Multiple Instance Verification

Authors: Xin Xu, Eibe Frank, Geoffrey Holmes

JMLR 2025 | Venue PDF | Archive PDF | Plain Text | LLM Run Details

Reproducibility Variable Result LLM Response
Research Type Experimental Through empirical studies on three different verification tasks, we demonstrate that CAP outperforms adaptations of SOTA MIL methods and the baseline by substantial margins, in terms of both classification accuracy and the ability to detect key instances. The superior ability to identify key instances is attributed to the new attention functions by ablation studies.
Researcher Affiliation Academia Xin Xu EMAIL Eibe Frank EMAIL Geoffrey Holmes EMAIL Department of Computer Science University of Waikato Hamilton, New Zealand
Pseudocode No The paper describes the model architectures and components using mathematical equations and textual descriptions in Section 4.1.1 and 4.1.2, and illustrates them with figures, but does not include any explicitly labeled pseudocode or algorithm blocks.
Open Source Code Yes We share our code at https://github.com/xxweka/MIV.

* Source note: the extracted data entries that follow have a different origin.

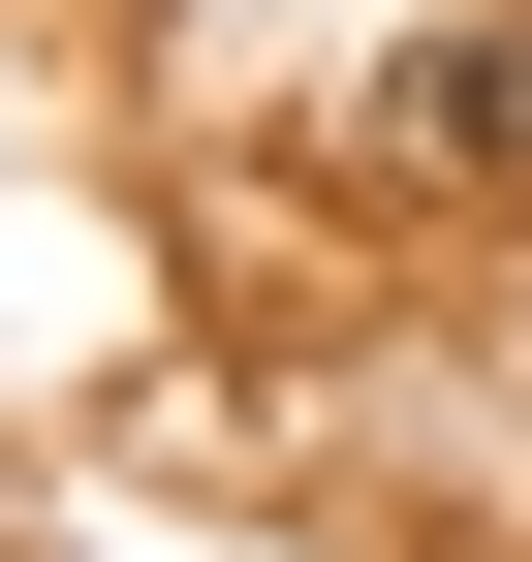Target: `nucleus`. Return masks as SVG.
Returning <instances> with one entry per match:
<instances>
[{
  "label": "nucleus",
  "instance_id": "nucleus-1",
  "mask_svg": "<svg viewBox=\"0 0 532 562\" xmlns=\"http://www.w3.org/2000/svg\"><path fill=\"white\" fill-rule=\"evenodd\" d=\"M376 157H439V188H501V157H532V63H501V32H439V63H376Z\"/></svg>",
  "mask_w": 532,
  "mask_h": 562
}]
</instances>
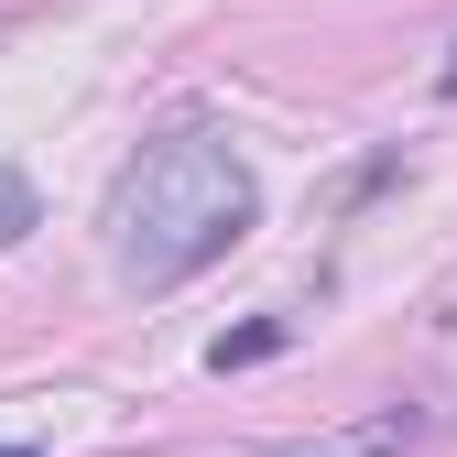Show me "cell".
Instances as JSON below:
<instances>
[{
	"label": "cell",
	"mask_w": 457,
	"mask_h": 457,
	"mask_svg": "<svg viewBox=\"0 0 457 457\" xmlns=\"http://www.w3.org/2000/svg\"><path fill=\"white\" fill-rule=\"evenodd\" d=\"M283 337H295L283 316H251V327H228V337H207V370H262V360L283 349Z\"/></svg>",
	"instance_id": "2"
},
{
	"label": "cell",
	"mask_w": 457,
	"mask_h": 457,
	"mask_svg": "<svg viewBox=\"0 0 457 457\" xmlns=\"http://www.w3.org/2000/svg\"><path fill=\"white\" fill-rule=\"evenodd\" d=\"M436 98H457V54H446V66H436Z\"/></svg>",
	"instance_id": "4"
},
{
	"label": "cell",
	"mask_w": 457,
	"mask_h": 457,
	"mask_svg": "<svg viewBox=\"0 0 457 457\" xmlns=\"http://www.w3.org/2000/svg\"><path fill=\"white\" fill-rule=\"evenodd\" d=\"M392 446H403V436H381V446H360V457H392Z\"/></svg>",
	"instance_id": "5"
},
{
	"label": "cell",
	"mask_w": 457,
	"mask_h": 457,
	"mask_svg": "<svg viewBox=\"0 0 457 457\" xmlns=\"http://www.w3.org/2000/svg\"><path fill=\"white\" fill-rule=\"evenodd\" d=\"M0 457H33V446H0Z\"/></svg>",
	"instance_id": "6"
},
{
	"label": "cell",
	"mask_w": 457,
	"mask_h": 457,
	"mask_svg": "<svg viewBox=\"0 0 457 457\" xmlns=\"http://www.w3.org/2000/svg\"><path fill=\"white\" fill-rule=\"evenodd\" d=\"M33 228H44V196H33V175H22V163H0V251H22Z\"/></svg>",
	"instance_id": "3"
},
{
	"label": "cell",
	"mask_w": 457,
	"mask_h": 457,
	"mask_svg": "<svg viewBox=\"0 0 457 457\" xmlns=\"http://www.w3.org/2000/svg\"><path fill=\"white\" fill-rule=\"evenodd\" d=\"M262 228V175L228 153L207 120H175L163 142H142L109 186V251H120L131 295H175L207 262H228Z\"/></svg>",
	"instance_id": "1"
}]
</instances>
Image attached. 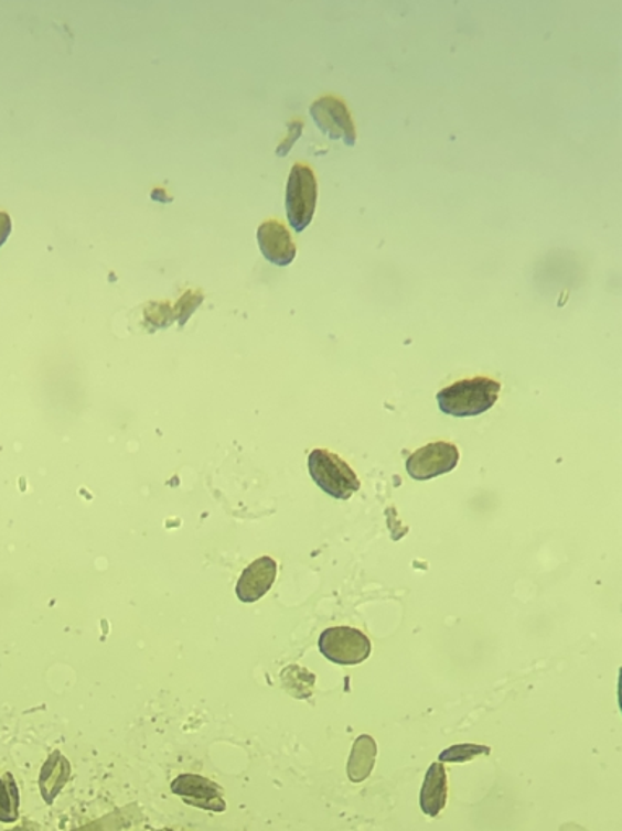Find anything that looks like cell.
Here are the masks:
<instances>
[{
    "label": "cell",
    "mask_w": 622,
    "mask_h": 831,
    "mask_svg": "<svg viewBox=\"0 0 622 831\" xmlns=\"http://www.w3.org/2000/svg\"><path fill=\"white\" fill-rule=\"evenodd\" d=\"M501 384L487 377L460 380L438 393L442 413L455 418H472L490 411L500 398Z\"/></svg>",
    "instance_id": "1"
},
{
    "label": "cell",
    "mask_w": 622,
    "mask_h": 831,
    "mask_svg": "<svg viewBox=\"0 0 622 831\" xmlns=\"http://www.w3.org/2000/svg\"><path fill=\"white\" fill-rule=\"evenodd\" d=\"M309 475L336 500H348L361 489L356 473L335 453L318 449L309 455Z\"/></svg>",
    "instance_id": "2"
},
{
    "label": "cell",
    "mask_w": 622,
    "mask_h": 831,
    "mask_svg": "<svg viewBox=\"0 0 622 831\" xmlns=\"http://www.w3.org/2000/svg\"><path fill=\"white\" fill-rule=\"evenodd\" d=\"M288 222L294 233H302L314 218L315 205H318V181L314 171L305 164H294L287 182Z\"/></svg>",
    "instance_id": "3"
},
{
    "label": "cell",
    "mask_w": 622,
    "mask_h": 831,
    "mask_svg": "<svg viewBox=\"0 0 622 831\" xmlns=\"http://www.w3.org/2000/svg\"><path fill=\"white\" fill-rule=\"evenodd\" d=\"M371 648L369 638L353 627L326 628L319 638V650L335 665H361L369 658Z\"/></svg>",
    "instance_id": "4"
},
{
    "label": "cell",
    "mask_w": 622,
    "mask_h": 831,
    "mask_svg": "<svg viewBox=\"0 0 622 831\" xmlns=\"http://www.w3.org/2000/svg\"><path fill=\"white\" fill-rule=\"evenodd\" d=\"M460 453L450 442H432L408 456L407 472L416 481L447 475L459 465Z\"/></svg>",
    "instance_id": "5"
},
{
    "label": "cell",
    "mask_w": 622,
    "mask_h": 831,
    "mask_svg": "<svg viewBox=\"0 0 622 831\" xmlns=\"http://www.w3.org/2000/svg\"><path fill=\"white\" fill-rule=\"evenodd\" d=\"M312 119L318 123L322 133L329 139L343 140L345 145L353 147L356 143V129L352 115L342 99L335 96L319 98L309 109Z\"/></svg>",
    "instance_id": "6"
},
{
    "label": "cell",
    "mask_w": 622,
    "mask_h": 831,
    "mask_svg": "<svg viewBox=\"0 0 622 831\" xmlns=\"http://www.w3.org/2000/svg\"><path fill=\"white\" fill-rule=\"evenodd\" d=\"M171 791L179 796L187 806L199 809L212 810V812H225L226 802L223 799V788L212 779L204 776L185 775L178 776L171 783Z\"/></svg>",
    "instance_id": "7"
},
{
    "label": "cell",
    "mask_w": 622,
    "mask_h": 831,
    "mask_svg": "<svg viewBox=\"0 0 622 831\" xmlns=\"http://www.w3.org/2000/svg\"><path fill=\"white\" fill-rule=\"evenodd\" d=\"M257 242H259L260 252L274 266H290L297 257V246H294L290 231L275 219L259 226Z\"/></svg>",
    "instance_id": "8"
},
{
    "label": "cell",
    "mask_w": 622,
    "mask_h": 831,
    "mask_svg": "<svg viewBox=\"0 0 622 831\" xmlns=\"http://www.w3.org/2000/svg\"><path fill=\"white\" fill-rule=\"evenodd\" d=\"M277 562L271 558H260L244 570L236 585V594L243 603H256L270 592L277 579Z\"/></svg>",
    "instance_id": "9"
},
{
    "label": "cell",
    "mask_w": 622,
    "mask_h": 831,
    "mask_svg": "<svg viewBox=\"0 0 622 831\" xmlns=\"http://www.w3.org/2000/svg\"><path fill=\"white\" fill-rule=\"evenodd\" d=\"M447 802V775L442 764H432L422 783L419 806L426 816L438 817Z\"/></svg>",
    "instance_id": "10"
},
{
    "label": "cell",
    "mask_w": 622,
    "mask_h": 831,
    "mask_svg": "<svg viewBox=\"0 0 622 831\" xmlns=\"http://www.w3.org/2000/svg\"><path fill=\"white\" fill-rule=\"evenodd\" d=\"M377 744L371 736H360L353 744L348 760V776L353 783H361L369 778L376 764Z\"/></svg>",
    "instance_id": "11"
},
{
    "label": "cell",
    "mask_w": 622,
    "mask_h": 831,
    "mask_svg": "<svg viewBox=\"0 0 622 831\" xmlns=\"http://www.w3.org/2000/svg\"><path fill=\"white\" fill-rule=\"evenodd\" d=\"M20 795L15 776L3 773L0 776V822L13 823L19 819Z\"/></svg>",
    "instance_id": "12"
},
{
    "label": "cell",
    "mask_w": 622,
    "mask_h": 831,
    "mask_svg": "<svg viewBox=\"0 0 622 831\" xmlns=\"http://www.w3.org/2000/svg\"><path fill=\"white\" fill-rule=\"evenodd\" d=\"M490 754L491 748L486 747V745L460 744L446 748V751L439 755V760L450 762V764H465V762L473 760V758L480 757V755Z\"/></svg>",
    "instance_id": "13"
},
{
    "label": "cell",
    "mask_w": 622,
    "mask_h": 831,
    "mask_svg": "<svg viewBox=\"0 0 622 831\" xmlns=\"http://www.w3.org/2000/svg\"><path fill=\"white\" fill-rule=\"evenodd\" d=\"M202 302V296L199 293H194V291H189L187 294H185L184 298L179 301L178 304V312H184V322L187 321L189 315L192 314V312L195 311V309L199 307V304Z\"/></svg>",
    "instance_id": "14"
},
{
    "label": "cell",
    "mask_w": 622,
    "mask_h": 831,
    "mask_svg": "<svg viewBox=\"0 0 622 831\" xmlns=\"http://www.w3.org/2000/svg\"><path fill=\"white\" fill-rule=\"evenodd\" d=\"M10 233H12V218L9 213L0 212V247L7 242Z\"/></svg>",
    "instance_id": "15"
}]
</instances>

Open Datasets Yes We collected QMNIST data (BSD-style license, https://github.com/facebookresearch/ qmnist/blob/main/LICENSE) according to Yadav and Bottou (2019) and from links therein. ... We collected raw images of signatures, both authentic and forged, based on Liwicki et al. (2011) and from the link http://www.iapr-tc11.org/mediawiki/index.php/ICDAR_2011_ Signature_Verification_Competition_(Sig Comp2011)... For fact extraction and verification (FEVER), we collected the raw data of claims and evidence as in Thorne et al. (2018) and from the FEVER (2018) website https://fever.ai/ dataset/fever.html
Dataset Splits Yes For QMNIST: By construction, the sample sizes of the train/dev/test datasets are 21,509/2,408/2,253 respectively... For Signature Verification: The sample size for training is around 82,000, and for validation/test is close to 10,000. For FEVER: we used the full set of raw validation/test data (6616/6613 exemplars respectively) as our validation/test datasets. To construct our training dataset in each round of experiments, we randomly sampled 33,000 exemplars from the raw training set...
Hardware Specification Yes All experiments were run on a cluster of four NVIDIA RTX A6000 GPUs, of which the duration varies depending on early stopping triggers.

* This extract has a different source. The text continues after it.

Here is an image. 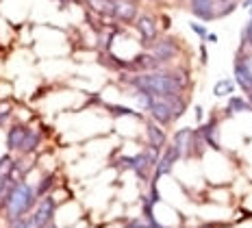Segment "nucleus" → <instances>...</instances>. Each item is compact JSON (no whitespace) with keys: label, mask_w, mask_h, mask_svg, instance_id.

Software Dependencies Yes All models were developed using Tensorflow 2.9.3, with some use of Tensor Flow official models 2.9.0 (Yu et al. (2020), Apache License 2.0) and scikit-learn 1.2.0 (Pedregosa et al. (2011), BSD License).

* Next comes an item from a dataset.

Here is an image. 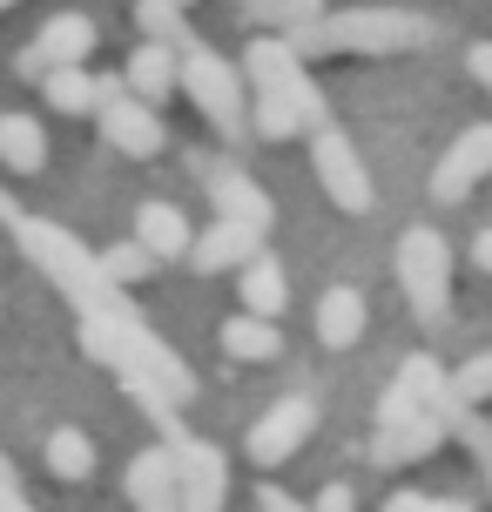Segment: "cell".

Experiment Setup Yes For QMNIST: The learning rate of the RMSprop optimizer was piece-wise constant: 1e-4 for the first 5 epochs, 5e-5 for the next 15 epochs, and 2e-5 for the remaining epochs. The mini-batch size was 768, and the early-stopping criterion was non-improvement of validation accuracy for 30 epochs. The number of heads was two for multi-head attention, when applicable.